How Do Trumpets Work?

How Do Trumpets Work?

The beautiful sounds of your favorite jazz songs almost definitely have a trumpet as they take the melody and deliver sweet tunes, but how do those brass instruments work?

We’ve all heard the high-pitch tone of a trumpet, whether it is being played by a fifth grader who has just picked up their first-ever trumpet, or an expert trumpet player like Louis Armstrong, Miles Davis, Freddie Hubbard, Donald Byrd, and many others. They press their lips, blow air, and using three fingers, are able to control the tone of each note. But, you may wonder, how are they able to create such a wide range of sound? For that, we have to look inside of the brass instrument and see its relationship with vibrating air.

It all starts with the lips. A trumpet player creates a “buzzing” noise with their lips, by blowing into the mouth piece, which creates a standing sound wave inside the trumpet and creates a pitch. Much like your wind pipe that gives you your voice. Depending on the player’s taste in noise, they are able to modify their tones by switching their trumpet mouth piece, also known as an embouchure.

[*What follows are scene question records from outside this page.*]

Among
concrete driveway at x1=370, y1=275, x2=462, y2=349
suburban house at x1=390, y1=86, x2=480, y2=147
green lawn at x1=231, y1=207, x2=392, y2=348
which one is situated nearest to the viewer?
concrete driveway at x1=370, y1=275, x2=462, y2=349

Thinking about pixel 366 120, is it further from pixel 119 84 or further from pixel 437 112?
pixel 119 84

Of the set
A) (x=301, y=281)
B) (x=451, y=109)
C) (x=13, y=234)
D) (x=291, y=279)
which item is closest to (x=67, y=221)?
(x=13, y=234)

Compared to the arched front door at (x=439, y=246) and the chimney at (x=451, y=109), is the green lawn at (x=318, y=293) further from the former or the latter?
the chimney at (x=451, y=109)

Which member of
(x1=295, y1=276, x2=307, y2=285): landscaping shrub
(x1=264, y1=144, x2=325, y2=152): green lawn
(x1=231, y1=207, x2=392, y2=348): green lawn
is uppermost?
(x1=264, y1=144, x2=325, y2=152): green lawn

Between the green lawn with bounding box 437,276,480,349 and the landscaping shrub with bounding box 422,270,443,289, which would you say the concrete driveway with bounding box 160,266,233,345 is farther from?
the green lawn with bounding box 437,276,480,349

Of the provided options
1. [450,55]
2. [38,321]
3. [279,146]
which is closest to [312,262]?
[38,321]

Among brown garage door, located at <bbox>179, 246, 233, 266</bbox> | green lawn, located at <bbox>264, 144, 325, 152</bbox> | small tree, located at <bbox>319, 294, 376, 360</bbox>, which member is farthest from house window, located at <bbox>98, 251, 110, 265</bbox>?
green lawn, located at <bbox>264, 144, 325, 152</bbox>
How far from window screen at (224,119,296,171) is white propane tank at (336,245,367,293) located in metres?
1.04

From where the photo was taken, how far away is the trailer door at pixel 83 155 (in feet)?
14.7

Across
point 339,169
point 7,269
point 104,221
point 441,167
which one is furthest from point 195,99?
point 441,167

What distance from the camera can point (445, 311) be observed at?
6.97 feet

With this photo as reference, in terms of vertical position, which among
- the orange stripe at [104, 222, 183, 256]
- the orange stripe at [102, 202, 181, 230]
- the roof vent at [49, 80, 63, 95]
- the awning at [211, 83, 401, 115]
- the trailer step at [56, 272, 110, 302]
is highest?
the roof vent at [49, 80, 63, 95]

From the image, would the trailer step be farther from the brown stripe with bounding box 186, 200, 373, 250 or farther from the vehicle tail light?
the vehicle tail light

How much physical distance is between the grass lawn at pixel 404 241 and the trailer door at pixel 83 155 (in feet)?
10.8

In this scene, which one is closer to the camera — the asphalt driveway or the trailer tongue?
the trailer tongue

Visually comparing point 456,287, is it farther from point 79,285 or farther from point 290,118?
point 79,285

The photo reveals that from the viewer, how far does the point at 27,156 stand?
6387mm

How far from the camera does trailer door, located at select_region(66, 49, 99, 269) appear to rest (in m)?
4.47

As we look at or imagine a trumpet, we see that there are tubes that coil around the trumpet. Air does not pass through every inch of the tube all at once, but instead the air flow is controlled by the three valves on top. By pressing down on these valves, the player changes the length of the tube through which air must pass, thus changing the standing wave and creating a new pitch. The first valve lowers the instrument’s pitch by a whole step, the second valve by a half step, and the third valve by one-and-a-half steps.